Prosegui il testo sul ricorso dichiarato inammissibile dalla Cassazione, partendo subito dopo la sua ultima frase.

BRANO FORNITO
- - -

Ricorso Inammissibile: Quando la Cassazione Rigetta per Mera Ripetizione
Nel complesso mondo della procedura penale, l’impugnazione di una sentenza è un diritto fondamentale, ma soggetto a regole precise. Un recente provvedimento della Corte di Cassazione chiarisce i confini entro cui deve muoversi un ricorso per non essere dichiarato ricorso inammissibile. Il caso in esame offre uno spaccato chiaro su come la mera riproposizione di argomenti già vagliati, senza una critica puntuale alla decisione d’appello, porti inevitabilmente a una declaratoria di inammissibilità.
I Fatti del Caso
La vicenda trae origine da una condanna per rapina emessa dalla Corte d’Appello. L’imputato, non accettando la decisione, proponeva ricorso per cassazione basato su due motivi principali. In primo luogo, contestava la logicità della motivazione con cui i giudici avevano affermato la sua responsabilità, ritenendola carente. In secondo luogo, reiterava le stesse argomentazioni già presentate in appello, senza però sviluppare una critica specifica contro le ragioni esposte nella sentenza di secondo grado. L’imputato aveva anche richiesto, senza successo, il riconoscimento della continuazione tra la rapina in questione (agosto 2017) e un successivo tentato furto (dicembre 2017).
La Decisione della Corte di Cassazione e il Ricorso Inammissibile
La Suprema Corte ha dichiarato il ricorso inammissibile, condannando il ricorrente al pagamento delle spese processuali e di una sanzione pecuniaria. La decisione si fonda su un’analisi distinta dei motivi presentati, entrambi giudicati non meritevoli di accoglimento. La Corte ribadisce così un principio fondamentale: il giudizio di legittimità non è una terza istanza di merito, ma un controllo sulla corretta applicazione della legge e sulla coerenza logica della motivazione.
Le Motivazioni: Perché il Ricorso è Inammissibile
La Corte di Cassazione ha articolato la sua decisione sulla base di principi procedurali ben consolidati, distinguendo nettamente tra la valutazione del merito e il controllo di legittimità.

- - -

ESTRATTO DEI DATI

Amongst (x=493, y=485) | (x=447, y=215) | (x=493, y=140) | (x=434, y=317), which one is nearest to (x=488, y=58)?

- - -

RISPOSTA
Analisi del Primo Motivo: Il Vizio di Motivazione
Il primo motivo, con cui si denunciava l’illogicità della motivazione, è stato ritenuto manifestamente infondato. La Cassazione ha ricordato che il suo compito non è quello di riverificare la rispondenza della motivazione alle prove acquisite, ma solo di controllare l’esistenza di un apparato argomentativo logico e non contraddittorio. Nel caso specifico, la Corte d’Appello aveva adeguatamente giustificato la condanna basandosi su elementi concreti: la corrispondenza tra la descrizione del rapinatore fornita dalla vittima e le caratteristiche dell’imputato, e la localizzazione del telefono cellulare rubato, che agganciava ripetutamente la cella telefonica corrispondente al domicilio del condannato.
Analisi del Secondo Motivo: La Pedissequa Reiterazione
Il secondo motivo è stato giudicato inammissibile perché si risolveva in una ‘pedissequa reiterazione’ dei motivi già presentati in appello. La Corte ha sottolineato che, per essere ammissibile, un ricorso deve contenere una critica specifica e argomentata contro la sentenza impugnata. Limitarsi a riproporre le stesse doglianze, ignorando le risposte fornite dal giudice d’appello, svuota il ricorso della sua funzione tipica, rendendolo un atto meramente apparente e, di conseguenza, inammissibile.
La Questione della Continuazione tra Reati
Infine, la Corte ha confermato la correttezza della decisione d’appello anche riguardo al mancato riconoscimento della continuazione. I giudici di merito avevano correttamente escluso l’esistenza di un unico disegno criminoso, in quanto non vi era alcuna prova che l’imputato, al momento della rapina, avesse già pianificato il successivo tentato furto. La giurisprudenza costante, richiamata nella sentenza, richiede che le singole violazioni siano parte integrante di un unico programma criminoso volto a un fine predeterminato.
Conclusioni: Lezioni Pratiche dalla Sentenza
Questa ordinanza offre importanti spunti pratici. In primo luogo, evidenzia che un ricorso inammissibile è spesso il risultato di un’impostazione errata, che tenta di trasformare il giudizio di Cassazione in un terzo grado di merito. In secondo luogo, ribadisce la necessità che i motivi di ricorso siano specifici e si confrontino criticamente con la motivazione della sentenza impugnata, pena la loro irricevibilità. Chi intende impugnare una sentenza deve quindi concentrarsi sui vizi di legittimità (violazione di legge o manifesta illogicità della motivazione) e non sulla semplice riproposizione di argomenti fattuali già esaminati e respinti.
Quando un motivo di ricorso in Cassazione è considerato una ‘pedissequa reiterazione’ e quindi inammissibile?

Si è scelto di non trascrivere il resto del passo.